As someone who's not very well-learned I found x.690 to be my personal gold standard for how a specification should be written - it left me with very few questions, and after a small period of getting used to its general use of language, didn't struggle too much with it.

x.680 (the 2003 revision more so than the 2021 one) on the other hand has definitely given me a few struggles with general comprehension, and leaving me some similar feelings. I believe that to be an issue of how they've structured the spec (and how they've spread out some important info across multiple specs).


> The fact that you theoretically can validate an xml document against a schema is honestly completely useless. If I am parsing XML, its because my code already knows what information it needs from the XML document, and really it should also know where that information is.

You seem to miss the entire point of XML schemas, or any schema really.
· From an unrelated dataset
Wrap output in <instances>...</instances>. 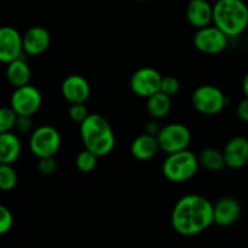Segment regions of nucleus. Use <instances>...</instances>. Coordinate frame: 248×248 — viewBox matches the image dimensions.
Instances as JSON below:
<instances>
[{"instance_id": "obj_2", "label": "nucleus", "mask_w": 248, "mask_h": 248, "mask_svg": "<svg viewBox=\"0 0 248 248\" xmlns=\"http://www.w3.org/2000/svg\"><path fill=\"white\" fill-rule=\"evenodd\" d=\"M80 136L85 149L97 157L110 154L115 147L113 128L108 120L99 114H89L80 123Z\"/></svg>"}, {"instance_id": "obj_9", "label": "nucleus", "mask_w": 248, "mask_h": 248, "mask_svg": "<svg viewBox=\"0 0 248 248\" xmlns=\"http://www.w3.org/2000/svg\"><path fill=\"white\" fill-rule=\"evenodd\" d=\"M41 103L40 91L29 84L16 87L11 96V109L17 115L33 116L40 109Z\"/></svg>"}, {"instance_id": "obj_20", "label": "nucleus", "mask_w": 248, "mask_h": 248, "mask_svg": "<svg viewBox=\"0 0 248 248\" xmlns=\"http://www.w3.org/2000/svg\"><path fill=\"white\" fill-rule=\"evenodd\" d=\"M171 97L156 92L147 98V110L153 119H162L171 110Z\"/></svg>"}, {"instance_id": "obj_5", "label": "nucleus", "mask_w": 248, "mask_h": 248, "mask_svg": "<svg viewBox=\"0 0 248 248\" xmlns=\"http://www.w3.org/2000/svg\"><path fill=\"white\" fill-rule=\"evenodd\" d=\"M191 103L200 114L212 116L225 108L228 98L219 87L206 84L196 87L191 94Z\"/></svg>"}, {"instance_id": "obj_11", "label": "nucleus", "mask_w": 248, "mask_h": 248, "mask_svg": "<svg viewBox=\"0 0 248 248\" xmlns=\"http://www.w3.org/2000/svg\"><path fill=\"white\" fill-rule=\"evenodd\" d=\"M22 35L14 27H0V62L10 63L22 57Z\"/></svg>"}, {"instance_id": "obj_6", "label": "nucleus", "mask_w": 248, "mask_h": 248, "mask_svg": "<svg viewBox=\"0 0 248 248\" xmlns=\"http://www.w3.org/2000/svg\"><path fill=\"white\" fill-rule=\"evenodd\" d=\"M61 138L57 128L50 125H44L33 131L29 138V149L36 157L55 156L60 150Z\"/></svg>"}, {"instance_id": "obj_23", "label": "nucleus", "mask_w": 248, "mask_h": 248, "mask_svg": "<svg viewBox=\"0 0 248 248\" xmlns=\"http://www.w3.org/2000/svg\"><path fill=\"white\" fill-rule=\"evenodd\" d=\"M97 160L98 157L94 154H92L89 150L84 149L78 154L77 159H75V165H77L78 170L82 173H90L93 171L97 166Z\"/></svg>"}, {"instance_id": "obj_7", "label": "nucleus", "mask_w": 248, "mask_h": 248, "mask_svg": "<svg viewBox=\"0 0 248 248\" xmlns=\"http://www.w3.org/2000/svg\"><path fill=\"white\" fill-rule=\"evenodd\" d=\"M160 150L166 154L186 150L191 142V133L186 125L179 123L169 124L160 128L156 136Z\"/></svg>"}, {"instance_id": "obj_22", "label": "nucleus", "mask_w": 248, "mask_h": 248, "mask_svg": "<svg viewBox=\"0 0 248 248\" xmlns=\"http://www.w3.org/2000/svg\"><path fill=\"white\" fill-rule=\"evenodd\" d=\"M18 177L16 171L9 164H0V190H12L17 186Z\"/></svg>"}, {"instance_id": "obj_24", "label": "nucleus", "mask_w": 248, "mask_h": 248, "mask_svg": "<svg viewBox=\"0 0 248 248\" xmlns=\"http://www.w3.org/2000/svg\"><path fill=\"white\" fill-rule=\"evenodd\" d=\"M17 114L10 108H0V133L9 132L15 127Z\"/></svg>"}, {"instance_id": "obj_18", "label": "nucleus", "mask_w": 248, "mask_h": 248, "mask_svg": "<svg viewBox=\"0 0 248 248\" xmlns=\"http://www.w3.org/2000/svg\"><path fill=\"white\" fill-rule=\"evenodd\" d=\"M21 150V142L15 133H0V164L12 165L19 157Z\"/></svg>"}, {"instance_id": "obj_12", "label": "nucleus", "mask_w": 248, "mask_h": 248, "mask_svg": "<svg viewBox=\"0 0 248 248\" xmlns=\"http://www.w3.org/2000/svg\"><path fill=\"white\" fill-rule=\"evenodd\" d=\"M225 167L240 170L248 164V140L244 136L230 138L223 149Z\"/></svg>"}, {"instance_id": "obj_8", "label": "nucleus", "mask_w": 248, "mask_h": 248, "mask_svg": "<svg viewBox=\"0 0 248 248\" xmlns=\"http://www.w3.org/2000/svg\"><path fill=\"white\" fill-rule=\"evenodd\" d=\"M229 38L216 26L199 28L194 35V45L205 55H218L227 48Z\"/></svg>"}, {"instance_id": "obj_25", "label": "nucleus", "mask_w": 248, "mask_h": 248, "mask_svg": "<svg viewBox=\"0 0 248 248\" xmlns=\"http://www.w3.org/2000/svg\"><path fill=\"white\" fill-rule=\"evenodd\" d=\"M179 89H181V84H179L178 79L171 77V75L162 77L161 84H160V92L169 97H173L178 93Z\"/></svg>"}, {"instance_id": "obj_31", "label": "nucleus", "mask_w": 248, "mask_h": 248, "mask_svg": "<svg viewBox=\"0 0 248 248\" xmlns=\"http://www.w3.org/2000/svg\"><path fill=\"white\" fill-rule=\"evenodd\" d=\"M160 128H161V126L159 125V123H156V121H149V123L147 124V126H145V133L156 137Z\"/></svg>"}, {"instance_id": "obj_32", "label": "nucleus", "mask_w": 248, "mask_h": 248, "mask_svg": "<svg viewBox=\"0 0 248 248\" xmlns=\"http://www.w3.org/2000/svg\"><path fill=\"white\" fill-rule=\"evenodd\" d=\"M242 92H244L245 97L248 98V73L244 77V80H242Z\"/></svg>"}, {"instance_id": "obj_14", "label": "nucleus", "mask_w": 248, "mask_h": 248, "mask_svg": "<svg viewBox=\"0 0 248 248\" xmlns=\"http://www.w3.org/2000/svg\"><path fill=\"white\" fill-rule=\"evenodd\" d=\"M61 92L63 98L70 104L86 103L91 94V87L84 77L72 74L63 80L61 85Z\"/></svg>"}, {"instance_id": "obj_1", "label": "nucleus", "mask_w": 248, "mask_h": 248, "mask_svg": "<svg viewBox=\"0 0 248 248\" xmlns=\"http://www.w3.org/2000/svg\"><path fill=\"white\" fill-rule=\"evenodd\" d=\"M171 220L179 235L194 236L213 224V205L205 196L189 194L177 201Z\"/></svg>"}, {"instance_id": "obj_3", "label": "nucleus", "mask_w": 248, "mask_h": 248, "mask_svg": "<svg viewBox=\"0 0 248 248\" xmlns=\"http://www.w3.org/2000/svg\"><path fill=\"white\" fill-rule=\"evenodd\" d=\"M213 7L212 23L228 38H236L248 28V6L244 0H217Z\"/></svg>"}, {"instance_id": "obj_26", "label": "nucleus", "mask_w": 248, "mask_h": 248, "mask_svg": "<svg viewBox=\"0 0 248 248\" xmlns=\"http://www.w3.org/2000/svg\"><path fill=\"white\" fill-rule=\"evenodd\" d=\"M14 224V217L11 211L4 205H0V235H4L10 232Z\"/></svg>"}, {"instance_id": "obj_13", "label": "nucleus", "mask_w": 248, "mask_h": 248, "mask_svg": "<svg viewBox=\"0 0 248 248\" xmlns=\"http://www.w3.org/2000/svg\"><path fill=\"white\" fill-rule=\"evenodd\" d=\"M241 211V203L237 199L224 196L213 205V224L230 227L239 220Z\"/></svg>"}, {"instance_id": "obj_30", "label": "nucleus", "mask_w": 248, "mask_h": 248, "mask_svg": "<svg viewBox=\"0 0 248 248\" xmlns=\"http://www.w3.org/2000/svg\"><path fill=\"white\" fill-rule=\"evenodd\" d=\"M236 115L244 123H248V98L245 97L236 107Z\"/></svg>"}, {"instance_id": "obj_27", "label": "nucleus", "mask_w": 248, "mask_h": 248, "mask_svg": "<svg viewBox=\"0 0 248 248\" xmlns=\"http://www.w3.org/2000/svg\"><path fill=\"white\" fill-rule=\"evenodd\" d=\"M38 169L44 176H51L55 173L57 170V161H56L55 156L40 157L38 162Z\"/></svg>"}, {"instance_id": "obj_28", "label": "nucleus", "mask_w": 248, "mask_h": 248, "mask_svg": "<svg viewBox=\"0 0 248 248\" xmlns=\"http://www.w3.org/2000/svg\"><path fill=\"white\" fill-rule=\"evenodd\" d=\"M89 115V110H87L85 103H74L70 104L69 107V118L72 119L74 123L80 124L81 121L85 120V118Z\"/></svg>"}, {"instance_id": "obj_15", "label": "nucleus", "mask_w": 248, "mask_h": 248, "mask_svg": "<svg viewBox=\"0 0 248 248\" xmlns=\"http://www.w3.org/2000/svg\"><path fill=\"white\" fill-rule=\"evenodd\" d=\"M51 43L50 33L40 26L31 27L22 35L23 53L28 56H39L45 52Z\"/></svg>"}, {"instance_id": "obj_17", "label": "nucleus", "mask_w": 248, "mask_h": 248, "mask_svg": "<svg viewBox=\"0 0 248 248\" xmlns=\"http://www.w3.org/2000/svg\"><path fill=\"white\" fill-rule=\"evenodd\" d=\"M159 150L160 148L156 137L148 135V133L138 136L131 144V154L140 161H148V160L153 159Z\"/></svg>"}, {"instance_id": "obj_33", "label": "nucleus", "mask_w": 248, "mask_h": 248, "mask_svg": "<svg viewBox=\"0 0 248 248\" xmlns=\"http://www.w3.org/2000/svg\"><path fill=\"white\" fill-rule=\"evenodd\" d=\"M136 1H140V2H144V1H148V0H136Z\"/></svg>"}, {"instance_id": "obj_10", "label": "nucleus", "mask_w": 248, "mask_h": 248, "mask_svg": "<svg viewBox=\"0 0 248 248\" xmlns=\"http://www.w3.org/2000/svg\"><path fill=\"white\" fill-rule=\"evenodd\" d=\"M162 75L156 69L150 67L136 70L130 80V87L135 94L142 98H148L160 91Z\"/></svg>"}, {"instance_id": "obj_4", "label": "nucleus", "mask_w": 248, "mask_h": 248, "mask_svg": "<svg viewBox=\"0 0 248 248\" xmlns=\"http://www.w3.org/2000/svg\"><path fill=\"white\" fill-rule=\"evenodd\" d=\"M198 156L190 150L167 154L162 164V174L172 183H184L193 178L199 170Z\"/></svg>"}, {"instance_id": "obj_29", "label": "nucleus", "mask_w": 248, "mask_h": 248, "mask_svg": "<svg viewBox=\"0 0 248 248\" xmlns=\"http://www.w3.org/2000/svg\"><path fill=\"white\" fill-rule=\"evenodd\" d=\"M31 116L27 115H17L16 121H15V127L19 133H27L31 128Z\"/></svg>"}, {"instance_id": "obj_16", "label": "nucleus", "mask_w": 248, "mask_h": 248, "mask_svg": "<svg viewBox=\"0 0 248 248\" xmlns=\"http://www.w3.org/2000/svg\"><path fill=\"white\" fill-rule=\"evenodd\" d=\"M186 19L196 29L212 23L213 7L207 0H190L186 6Z\"/></svg>"}, {"instance_id": "obj_19", "label": "nucleus", "mask_w": 248, "mask_h": 248, "mask_svg": "<svg viewBox=\"0 0 248 248\" xmlns=\"http://www.w3.org/2000/svg\"><path fill=\"white\" fill-rule=\"evenodd\" d=\"M31 78V70L23 57H19L12 62L7 63L6 79L12 86L16 87L28 85Z\"/></svg>"}, {"instance_id": "obj_21", "label": "nucleus", "mask_w": 248, "mask_h": 248, "mask_svg": "<svg viewBox=\"0 0 248 248\" xmlns=\"http://www.w3.org/2000/svg\"><path fill=\"white\" fill-rule=\"evenodd\" d=\"M198 161L200 166L210 172L222 171L225 167L223 153L216 148H206L198 156Z\"/></svg>"}]
</instances>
Validating a document against a schema isn’t really for your code. It’s for documentation of what can be in a given document and how it needs to be structured. So others don’t need to read your code to understand that.
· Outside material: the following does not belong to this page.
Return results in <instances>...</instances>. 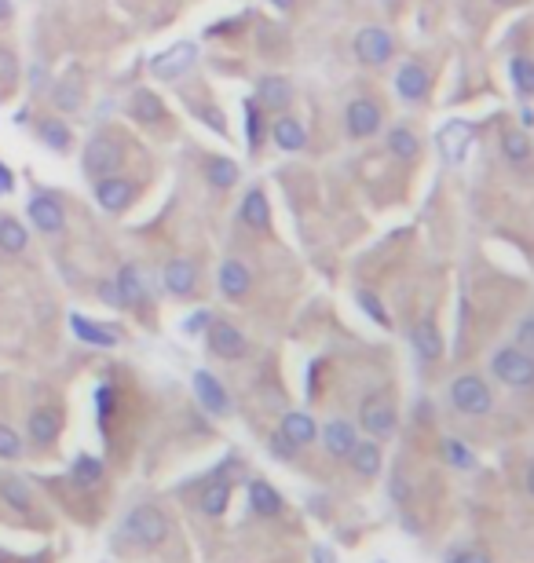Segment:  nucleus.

It then allows editing tools to verify generated documents. Or developers to understand how they can structure XML output properly.

Your code could also use it to verify an XML document before passing it to your code. Then you can inform the user of an invalid document and why instead of just crashing at a random point in code without rolling your own. It can also verify an entire document whereas code may only parse portions leading to later corruption.


> Realistically if ASN.1 weren't as badly overengineered and had shipped only with some of the more modern of it's encoding formats we probably would all be using ASN.1 for man things including maybe your web server responses and this probably would cut non image/video network bandwidth by 1/3 or more. But then the network is overloaded by image/video transmissions and similar not other stuff so I guess who cares???!???

For payment systems people really do validate messages' encoding.

> You seem to miss the entire point of XML schemas, or any schema really. Validating a document against a schema isn’t really for your code. It’s for documentation of what can be in a given document and how it needs to be structured. So others don’t need to read your code to understand that.

Schemas also let you parse data into ergonomic data structures in the host programming language. That's really the biggest win in having a schema.

Schemas and schema-aware tooling also help you not produce invalid messages that others then have to put up with and hack their parsers to handle when you present them with a fait accompli and you have the market power to make it stick.

Schemas also let you specify things formally rather than having to use English prose (or worse, prose in not-English, or even worse, having to produce prose in multiple languages and make sure they all say the same thing!).

The downside to schemas is that you have to do the work of writing them, and if you're the first implementor and you're using JSON and the messages are simple you just won't care to.


ITU-T specs are a pleasure to read and use. The problem is that x.4xx and x.5xx are horrible in details that have nothing to do with ASN.1, like eveyrthing to do with naming. The x.68x and x.69x specs are truly beautiful and well written. You will not see many Internet RFCs written remotely as well.